Condition monitoring is what Clare described as an ongoing process with both preventative and reactive maintenance needs.
“If something breaks, then we fix it. With preventative maintenance, if I change a filter every 12 months, for example, then statistically, I will have fewer breakdowns,” said Clare. “Where we want to get to is predictive maintenance, where all of the data from the field gives us a view of how healthy the equipment is. What we’re trying to do is predict a failure before it becomes too bad, so what we find are minor maintenance needs versus a complete changeout of a piece of equipment.”
Clare said that “everything done now is from the outside. We’re looking at the lube oil levels, checking temperatures, checking vibrations. The digital twin allows us to look inside the process and see how that pump or compressor is running in real time from a process basis.”
The pilot project implemented a data analytics methodology on a booster gas compressor (BGC) installed on the Stampede facility. Two years of historic data from the facility was used to estimate remaining useful life and detect anomalous operation conditions that result in damage to the system, eventually requiring a replacement or causing a shutdown, Pertuso wrote in SPE 210106.
The team tested the dynamic digital twin by going back in time and enabling the twin to consume process sensor data starting months before a known unplanned failure occurred. Then they evaluated how early they could have picked up signs of malfunctions through the twin and assess if something could have been done to avoid those issues.
The team was able to detect the anomalous operating conditions for the BGC about 6 days prior to a defect being detected by the maintenance crew on the discharge cooler, Pertuso said, adding that it is “possible to avoid damage to the gas compression system if we can detect when the BGC is being operated in an anomalous operating condition and prevent early replacement of expensive equipment.”
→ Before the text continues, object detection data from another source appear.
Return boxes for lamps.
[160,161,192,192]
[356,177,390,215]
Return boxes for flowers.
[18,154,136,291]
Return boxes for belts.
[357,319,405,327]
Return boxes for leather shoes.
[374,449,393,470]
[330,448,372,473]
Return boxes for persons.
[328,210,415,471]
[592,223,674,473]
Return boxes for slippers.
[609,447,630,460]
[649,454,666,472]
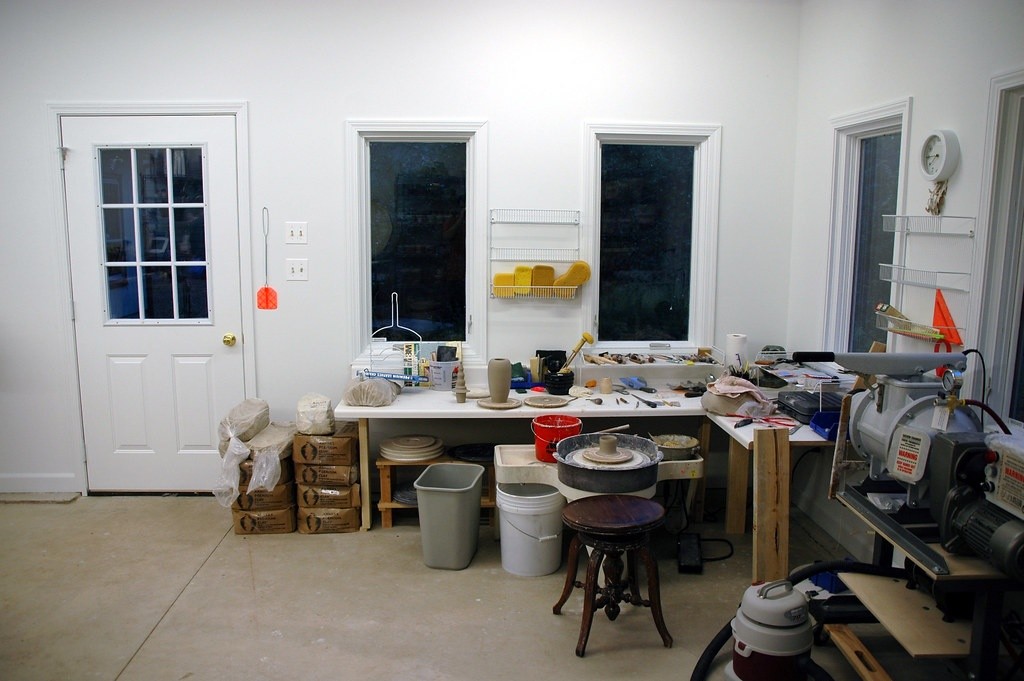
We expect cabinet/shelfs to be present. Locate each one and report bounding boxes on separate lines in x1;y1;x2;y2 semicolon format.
375;445;496;528
490;209;579;299
876;214;977;347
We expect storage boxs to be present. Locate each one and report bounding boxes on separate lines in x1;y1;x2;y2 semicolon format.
876;303;911;328
777;391;842;424
232;421;361;535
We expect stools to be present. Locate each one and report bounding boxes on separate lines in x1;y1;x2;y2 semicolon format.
552;495;674;657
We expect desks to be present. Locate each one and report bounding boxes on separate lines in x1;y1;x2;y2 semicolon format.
333;386;851;536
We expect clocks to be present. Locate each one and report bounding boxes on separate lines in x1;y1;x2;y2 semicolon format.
918;129;960;182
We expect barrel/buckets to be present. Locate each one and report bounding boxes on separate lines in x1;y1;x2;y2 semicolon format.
495;481;566;576
429;361;459;391
530;414;583;463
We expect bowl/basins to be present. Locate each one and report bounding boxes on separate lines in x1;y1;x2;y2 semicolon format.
650;433;700;461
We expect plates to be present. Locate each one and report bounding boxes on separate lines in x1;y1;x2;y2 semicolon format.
379;434;445;462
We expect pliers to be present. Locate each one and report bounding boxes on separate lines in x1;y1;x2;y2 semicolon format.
755;417;797;427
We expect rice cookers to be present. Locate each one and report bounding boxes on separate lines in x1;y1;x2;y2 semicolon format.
730;578;817;681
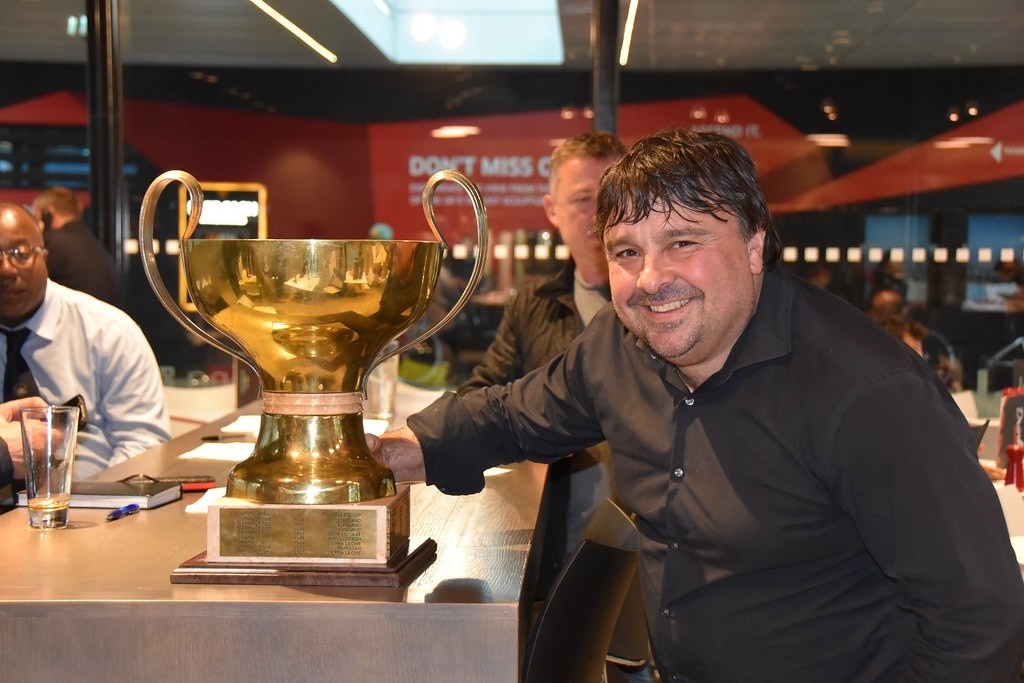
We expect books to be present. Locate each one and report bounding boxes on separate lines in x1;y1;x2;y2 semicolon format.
15;481;182;510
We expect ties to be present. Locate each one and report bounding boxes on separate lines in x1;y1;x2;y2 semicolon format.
0;327;39;403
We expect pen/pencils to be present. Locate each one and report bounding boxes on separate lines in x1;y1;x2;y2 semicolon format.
104;503;140;520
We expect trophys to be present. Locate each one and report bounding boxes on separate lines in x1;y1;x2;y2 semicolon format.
138;169;489;587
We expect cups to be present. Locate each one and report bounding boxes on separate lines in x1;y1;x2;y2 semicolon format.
363;340;399;420
20;406;80;530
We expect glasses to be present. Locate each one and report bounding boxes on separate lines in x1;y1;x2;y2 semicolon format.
875;306;909;327
0;247;45;270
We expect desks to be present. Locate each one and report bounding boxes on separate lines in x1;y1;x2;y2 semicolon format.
0;382;550;683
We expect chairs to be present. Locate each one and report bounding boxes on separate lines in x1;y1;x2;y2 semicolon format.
521;501;643;683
A goal of the project is to extend the real-time predictive maintenance and reliability effort across the entire company.
“Digital twins for us are a journey. We’re trying to create a system of engagement, to give our operation teams better tools, better situational awareness of how things are, and to make better decisions,” said Pertuso. “It will take time, with the other assets looking at this journey to learn and then start making their own mistakes, and not repeat the ones that we made.